It is important to know that Reconstruction was a project that was never completed.
The purpose of Reconstruction, which was started in 1865 and was discontinued after Rutherford B. Hayes signed the Compromise of 1877, was not only to rebuild, or reconstruct, the South, but also to provide black people with political agency and property. The promise of "forty acres and a mule" was made during Reconstruction, but was never fulfilled.
Southern whites' resentment of the federal government and of the North may have intensified during this period. Firstly, there was the matter of black people becoming members of Congress. Secondly, federal troops continued to occupy the South. Thirdly, opportunistic northerners, frequently called "carpetbaggers," went south to profit off of the South's diminished status.

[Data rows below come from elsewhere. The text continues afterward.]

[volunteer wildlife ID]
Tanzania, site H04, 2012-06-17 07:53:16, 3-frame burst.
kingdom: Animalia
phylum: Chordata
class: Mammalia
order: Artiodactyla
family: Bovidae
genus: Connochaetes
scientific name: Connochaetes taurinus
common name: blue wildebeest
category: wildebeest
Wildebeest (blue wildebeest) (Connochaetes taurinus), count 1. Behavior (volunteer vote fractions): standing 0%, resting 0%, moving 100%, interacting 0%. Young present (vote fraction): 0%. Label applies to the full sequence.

Given the historical record, in my view Southern blacks were hurt most -- not by Reconstruction, but by its unfulfilled promise. Hayes's compromise with Southern legislators resulted in the disfranchisement of black people, and in the creation of a new system of bondage: sharecropping.
In this system, white planters hired black workers to pick cotton or other crops on their land. For a season of work, the workers would receive shelter, a parcel of land on which they could have their own gardens, and a share of the profits from that season's crops. However, very frequently, planters would cheat workers out of their fair share of profits.
In addition, lynchings became very common soon after Reconstruction, as a means of controlling and terrorizing black populations and diminishing their potential political and economic power.